▶ [Your instructions]
Rewrite the items below as a JSON list of strings, with one string per line and blank lines omitted.

## START Records provided

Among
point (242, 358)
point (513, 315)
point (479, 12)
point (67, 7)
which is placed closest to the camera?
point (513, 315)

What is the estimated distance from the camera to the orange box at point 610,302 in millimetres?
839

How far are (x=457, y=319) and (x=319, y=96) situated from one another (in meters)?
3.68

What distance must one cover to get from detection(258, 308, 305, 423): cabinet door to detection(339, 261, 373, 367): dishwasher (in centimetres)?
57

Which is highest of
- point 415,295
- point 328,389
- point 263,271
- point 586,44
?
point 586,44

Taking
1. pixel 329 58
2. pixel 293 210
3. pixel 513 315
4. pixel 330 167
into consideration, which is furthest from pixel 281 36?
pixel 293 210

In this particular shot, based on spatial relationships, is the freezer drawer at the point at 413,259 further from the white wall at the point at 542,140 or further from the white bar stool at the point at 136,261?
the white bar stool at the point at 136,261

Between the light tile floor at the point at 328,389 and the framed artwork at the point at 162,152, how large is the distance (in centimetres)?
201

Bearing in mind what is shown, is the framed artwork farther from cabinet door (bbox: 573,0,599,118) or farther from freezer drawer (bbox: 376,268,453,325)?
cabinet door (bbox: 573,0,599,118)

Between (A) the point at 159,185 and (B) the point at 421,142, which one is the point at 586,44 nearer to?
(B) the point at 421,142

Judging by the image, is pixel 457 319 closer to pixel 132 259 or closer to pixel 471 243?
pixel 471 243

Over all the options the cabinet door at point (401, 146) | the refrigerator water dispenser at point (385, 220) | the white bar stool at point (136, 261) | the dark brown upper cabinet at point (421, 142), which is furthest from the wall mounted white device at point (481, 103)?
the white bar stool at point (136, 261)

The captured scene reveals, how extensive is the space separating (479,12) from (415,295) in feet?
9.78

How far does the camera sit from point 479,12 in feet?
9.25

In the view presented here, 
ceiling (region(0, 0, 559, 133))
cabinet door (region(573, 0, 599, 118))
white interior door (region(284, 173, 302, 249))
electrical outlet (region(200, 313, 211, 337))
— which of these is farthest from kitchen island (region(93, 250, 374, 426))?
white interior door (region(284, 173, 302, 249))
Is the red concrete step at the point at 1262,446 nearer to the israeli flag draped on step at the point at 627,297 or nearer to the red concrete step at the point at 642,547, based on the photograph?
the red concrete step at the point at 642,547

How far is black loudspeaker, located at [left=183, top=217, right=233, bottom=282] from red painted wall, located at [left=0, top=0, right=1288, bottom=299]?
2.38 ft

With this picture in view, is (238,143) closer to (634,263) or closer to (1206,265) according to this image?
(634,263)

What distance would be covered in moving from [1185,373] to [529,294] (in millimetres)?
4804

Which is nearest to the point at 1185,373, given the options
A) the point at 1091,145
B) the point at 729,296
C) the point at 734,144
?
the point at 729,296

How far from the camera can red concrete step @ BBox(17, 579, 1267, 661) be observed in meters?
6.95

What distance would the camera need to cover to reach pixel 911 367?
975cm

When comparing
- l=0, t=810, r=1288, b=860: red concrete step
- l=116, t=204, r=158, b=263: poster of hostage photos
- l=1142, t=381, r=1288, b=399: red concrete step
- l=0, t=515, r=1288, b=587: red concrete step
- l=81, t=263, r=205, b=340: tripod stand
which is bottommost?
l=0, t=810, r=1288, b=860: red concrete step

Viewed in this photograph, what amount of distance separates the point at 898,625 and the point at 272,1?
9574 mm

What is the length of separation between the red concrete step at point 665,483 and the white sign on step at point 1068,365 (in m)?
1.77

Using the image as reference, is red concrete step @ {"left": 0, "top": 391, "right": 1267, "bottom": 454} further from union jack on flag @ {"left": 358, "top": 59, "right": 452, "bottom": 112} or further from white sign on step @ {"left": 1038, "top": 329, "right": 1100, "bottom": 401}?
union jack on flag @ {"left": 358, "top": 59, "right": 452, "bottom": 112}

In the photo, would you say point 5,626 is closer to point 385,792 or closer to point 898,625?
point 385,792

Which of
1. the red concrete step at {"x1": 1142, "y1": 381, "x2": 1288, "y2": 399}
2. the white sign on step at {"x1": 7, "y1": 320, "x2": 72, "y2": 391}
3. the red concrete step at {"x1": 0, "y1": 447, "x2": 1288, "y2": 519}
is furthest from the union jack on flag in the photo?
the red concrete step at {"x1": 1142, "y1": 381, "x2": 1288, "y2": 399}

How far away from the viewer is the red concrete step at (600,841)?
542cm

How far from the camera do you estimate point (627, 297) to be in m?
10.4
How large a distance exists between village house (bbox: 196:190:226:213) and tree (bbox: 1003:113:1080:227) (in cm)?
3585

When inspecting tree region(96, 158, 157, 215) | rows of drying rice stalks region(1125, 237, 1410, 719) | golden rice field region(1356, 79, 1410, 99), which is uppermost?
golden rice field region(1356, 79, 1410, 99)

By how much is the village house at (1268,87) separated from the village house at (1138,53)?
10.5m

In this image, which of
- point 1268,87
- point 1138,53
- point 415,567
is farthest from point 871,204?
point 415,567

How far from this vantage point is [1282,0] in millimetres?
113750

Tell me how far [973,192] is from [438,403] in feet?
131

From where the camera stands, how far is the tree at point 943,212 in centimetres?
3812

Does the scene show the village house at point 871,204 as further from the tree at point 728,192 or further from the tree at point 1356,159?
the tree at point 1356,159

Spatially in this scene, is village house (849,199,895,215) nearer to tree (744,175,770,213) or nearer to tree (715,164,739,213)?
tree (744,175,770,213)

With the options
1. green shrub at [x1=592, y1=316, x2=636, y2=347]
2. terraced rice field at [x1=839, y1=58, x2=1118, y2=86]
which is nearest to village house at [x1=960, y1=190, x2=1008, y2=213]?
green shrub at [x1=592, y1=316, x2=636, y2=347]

## END Records provided

▶ [Solution to this exercise]
[
  "Among",
  "point (242, 358)",
  "point (513, 315)",
  "point (479, 12)",
  "point (67, 7)",
  "which is placed closest to the camera?",
  "point (513, 315)",
  "What is the estimated distance from the camera to the orange box at point 610,302 in millimetres?",
  "839",
  "How far are (x=457, y=319) and (x=319, y=96) situated from one another (in meters)?",
  "3.68",
  "What distance must one cover to get from detection(258, 308, 305, 423): cabinet door to detection(339, 261, 373, 367): dishwasher (in centimetres)?",
  "57",
  "Which is highest of",
  "- point 415,295",
  "- point 328,389",
  "- point 263,271",
  "- point 586,44",
  "?",
  "point 586,44",
  "Taking",
  "1. pixel 329 58",
  "2. pixel 293 210",
  "3. pixel 513 315",
  "4. pixel 330 167",
  "into consideration, which is furthest from pixel 281 36?",
  "pixel 293 210",
  "In this particular shot, based on spatial relationships, is the freezer drawer at the point at 413,259 further from the white wall at the point at 542,140 or further from the white bar stool at the point at 136,261?",
  "the white bar stool at the point at 136,261",
  "Between the light tile floor at the point at 328,389 and the framed artwork at the point at 162,152, how large is the distance (in centimetres)?",
  "201",
  "Bearing in mind what is shown, is the framed artwork farther from cabinet door (bbox: 573,0,599,118) or farther from freezer drawer (bbox: 376,268,453,325)?",
  "cabinet door (bbox: 573,0,599,118)",
  "Between (A) the point at 159,185 and (B) the point at 421,142, which one is the point at 586,44 nearer to?",
  "(B) the point at 421,142",
  "Judging by the image, is pixel 457 319 closer to pixel 132 259 or closer to pixel 471 243?",
  "pixel 471 243",
  "Over all the options the cabinet door at point (401, 146) | the refrigerator water dispenser at point (385, 220) | the white bar stool at point (136, 261) | the dark brown upper cabinet at point (421, 142), which is furthest from the wall mounted white device at point (481, 103)?",
  "the white bar stool at point (136, 261)",
  "The captured scene reveals, how extensive is the space separating (479,12) from (415,295) in feet?",
  "9.78",
  "How far does the camera sit from point 479,12 in feet?",
  "9.25",
  "In the view presented here, ",
  "ceiling (region(0, 0, 559, 133))",
  "cabinet door (region(573, 0, 599, 118))",
  "white interior door (region(284, 173, 302, 249))",
  "electrical outlet (region(200, 313, 211, 337))",
  "— which of these is farthest from kitchen island (region(93, 250, 374, 426))?",
  "white interior door (region(284, 173, 302, 249))",
  "Is the red concrete step at the point at 1262,446 nearer to the israeli flag draped on step at the point at 627,297 or nearer to the red concrete step at the point at 642,547, based on the photograph?",
  "the red concrete step at the point at 642,547",
  "How far is black loudspeaker, located at [left=183, top=217, right=233, bottom=282] from red painted wall, located at [left=0, top=0, right=1288, bottom=299]?",
  "2.38 ft",
  "With this picture in view, is (238,143) closer to (634,263) or closer to (1206,265) according to this image?",
  "(634,263)",
  "What distance would be covered in moving from [1185,373] to [529,294] (in millimetres)?",
  "4804",
  "Which is nearest to the point at 1185,373, given the options",
  "A) the point at 1091,145",
  "B) the point at 729,296",
  "C) the point at 734,144",
  "?",
  "the point at 729,296",
  "How far from the camera can red concrete step @ BBox(17, 579, 1267, 661) be observed in meters?",
  "6.95",
  "What distance would the camera need to cover to reach pixel 911 367?",
  "975cm",
  "When comparing",
  "- l=0, t=810, r=1288, b=860: red concrete step",
  "- l=116, t=204, r=158, b=263: poster of hostage photos",
  "- l=1142, t=381, r=1288, b=399: red concrete step",
  "- l=0, t=515, r=1288, b=587: red concrete step",
  "- l=81, t=263, r=205, b=340: tripod stand",
  "which is bottommost?",
  "l=0, t=810, r=1288, b=860: red concrete step",
  "Viewed in this photograph, what amount of distance separates the point at 898,625 and the point at 272,1?",
  "9574 mm",
  "What is the length of separation between the red concrete step at point 665,483 and the white sign on step at point 1068,365 (in m)?",
  "1.77",
  "Using the image as reference, is red concrete step @ {\"left\": 0, \"top\": 391, \"right\": 1267, \"bottom\": 454} further from union jack on flag @ {\"left\": 358, \"top\": 59, \"right\": 452, \"bottom\": 112} or further from white sign on step @ {\"left\": 1038, \"top\": 329, \"right\": 1100, \"bottom\": 401}?",
  "union jack on flag @ {\"left\": 358, \"top\": 59, \"right\": 452, \"bottom\": 112}",
  "In the photo, would you say point 5,626 is closer to point 385,792 or closer to point 898,625?",
  "point 385,792",
  "Which of",
  "1. the red concrete step at {\"x1\": 1142, \"y1\": 381, \"x2\": 1288, \"y2\": 399}",
  "2. the white sign on step at {\"x1\": 7, \"y1\": 320, \"x2\": 72, \"y2\": 391}",
  "3. the red concrete step at {\"x1\": 0, \"y1\": 447, \"x2\": 1288, \"y2\": 519}",
  "is furthest from the union jack on flag in the photo?",
  "the red concrete step at {\"x1\": 1142, \"y1\": 381, \"x2\": 1288, \"y2\": 399}",
  "How far away from the viewer is the red concrete step at (600,841)?",
  "542cm",
  "How far from the camera do you estimate point (627, 297) to be in m?",
  "10.4",
  "How large a distance exists between village house (bbox: 196:190:226:213) and tree (bbox: 1003:113:1080:227) (in cm)?",
  "3585",
  "When inspecting tree region(96, 158, 157, 215) | rows of drying rice stalks region(1125, 237, 1410, 719) | golden rice field region(1356, 79, 1410, 99), which is uppermost?",
  "golden rice field region(1356, 79, 1410, 99)",
  "By how much is the village house at (1268,87) separated from the village house at (1138,53)?",
  "10.5m",
  "In this image, which of",
  "- point 1268,87",
  "- point 1138,53",
  "- point 415,567",
  "is farthest from point 871,204?",
  "point 415,567",
  "How far from this vantage point is [1282,0] in millimetres?",
  "113750",
  "Tell me how far [973,192] is from [438,403] in feet?",
  "131",
  "From where the camera stands, how far is the tree at point 943,212 in centimetres?",
  "3812",
  "Does the scene show the village house at point 871,204 as further from the tree at point 728,192 or further from the tree at point 1356,159?",
  "the tree at point 1356,159",
  "Spatially in this scene, is village house (849,199,895,215) nearer to tree (744,175,770,213) or nearer to tree (715,164,739,213)?",
  "tree (744,175,770,213)",
  "With the options",
  "1. green shrub at [x1=592, y1=316, x2=636, y2=347]",
  "2. terraced rice field at [x1=839, y1=58, x2=1118, y2=86]",
  "which is nearest to village house at [x1=960, y1=190, x2=1008, y2=213]?",
  "green shrub at [x1=592, y1=316, x2=636, y2=347]"
]